+++ Data in this exercise +++

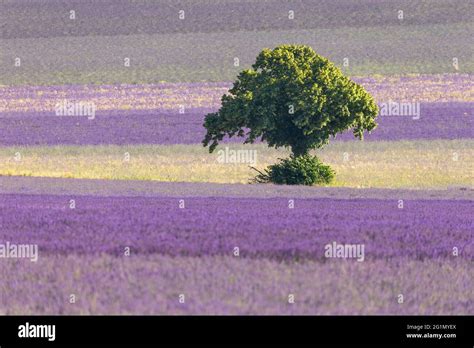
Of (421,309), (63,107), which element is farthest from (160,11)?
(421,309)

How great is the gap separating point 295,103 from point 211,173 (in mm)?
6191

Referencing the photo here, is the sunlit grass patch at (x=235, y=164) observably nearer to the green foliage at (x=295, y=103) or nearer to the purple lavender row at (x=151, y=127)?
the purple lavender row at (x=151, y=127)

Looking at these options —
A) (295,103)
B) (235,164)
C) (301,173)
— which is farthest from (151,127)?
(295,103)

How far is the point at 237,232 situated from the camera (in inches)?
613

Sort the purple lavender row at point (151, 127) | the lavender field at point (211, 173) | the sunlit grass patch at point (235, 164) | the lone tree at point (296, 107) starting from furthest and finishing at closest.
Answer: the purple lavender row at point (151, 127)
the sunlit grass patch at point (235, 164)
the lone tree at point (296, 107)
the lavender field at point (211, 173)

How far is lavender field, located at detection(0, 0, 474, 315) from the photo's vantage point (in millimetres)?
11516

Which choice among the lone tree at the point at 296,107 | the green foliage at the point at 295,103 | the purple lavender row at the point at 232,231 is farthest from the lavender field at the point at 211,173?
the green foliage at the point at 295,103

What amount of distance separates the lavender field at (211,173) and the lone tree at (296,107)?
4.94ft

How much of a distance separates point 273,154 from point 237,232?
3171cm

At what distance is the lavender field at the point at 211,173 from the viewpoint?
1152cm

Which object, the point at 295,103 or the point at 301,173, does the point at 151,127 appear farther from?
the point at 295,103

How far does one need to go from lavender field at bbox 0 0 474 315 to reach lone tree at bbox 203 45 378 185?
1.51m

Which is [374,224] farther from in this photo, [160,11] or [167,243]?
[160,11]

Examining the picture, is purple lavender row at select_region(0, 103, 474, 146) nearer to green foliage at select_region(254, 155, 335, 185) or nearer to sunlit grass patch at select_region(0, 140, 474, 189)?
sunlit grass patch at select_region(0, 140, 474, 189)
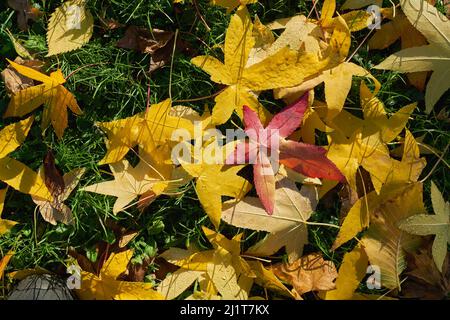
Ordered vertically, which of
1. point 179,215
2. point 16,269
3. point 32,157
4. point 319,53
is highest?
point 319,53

+++

Short problem:
Rewrite all of the material above with "camera" replaced by "viewer" and everything else unchanged, leaving out the pictures.

Answer in full:
Of (421,309), (63,107), which element is farthest from (160,11)?
(421,309)

How great is the gap separating point 295,103 from point 211,173 (in mm)?
6191

Referencing the photo here, is the sunlit grass patch at (x=235, y=164) observably nearer to the green foliage at (x=295, y=103) or nearer to the purple lavender row at (x=151, y=127)?
the purple lavender row at (x=151, y=127)

Looking at these options —
A) (295,103)
B) (235,164)
C) (301,173)
— which is farthest from (151,127)?
(295,103)

How far is the point at 237,232 situated from the viewer (in inches)?
613

Sort the purple lavender row at point (151, 127) | the lavender field at point (211, 173) | the sunlit grass patch at point (235, 164) | the lone tree at point (296, 107) starting from furthest and finishing at closest.
Answer: the purple lavender row at point (151, 127)
the sunlit grass patch at point (235, 164)
the lone tree at point (296, 107)
the lavender field at point (211, 173)

How far is lavender field, located at detection(0, 0, 474, 315) from the photo's vantage point (in millimetres)?
11516

Which choice among the lone tree at the point at 296,107 | the green foliage at the point at 295,103 | the purple lavender row at the point at 232,231 is farthest from the lavender field at the point at 211,173?
the green foliage at the point at 295,103

What amount of distance separates the lavender field at (211,173) and the lone tree at (296,107)?
4.94ft

How much of a distance separates point 273,154 from point 237,232?
3171cm

At what distance is the lavender field at the point at 211,173 from the viewpoint?
1152cm

Which object, the point at 295,103 or the point at 301,173, does the point at 151,127 appear farther from?
the point at 295,103

How far does one need to go from lavender field at bbox 0 0 474 315 to reach lone tree at bbox 203 45 378 185?
1.51m

Which is [374,224] farther from in this photo, [160,11] or [167,243]?
[160,11]

Examining the picture, is purple lavender row at select_region(0, 103, 474, 146) nearer to green foliage at select_region(254, 155, 335, 185) or nearer to sunlit grass patch at select_region(0, 140, 474, 189)?
sunlit grass patch at select_region(0, 140, 474, 189)
Ordered vertically, which of
1. point 179,215
2. point 16,269
3. point 32,157
4. point 319,53
is highest?
point 319,53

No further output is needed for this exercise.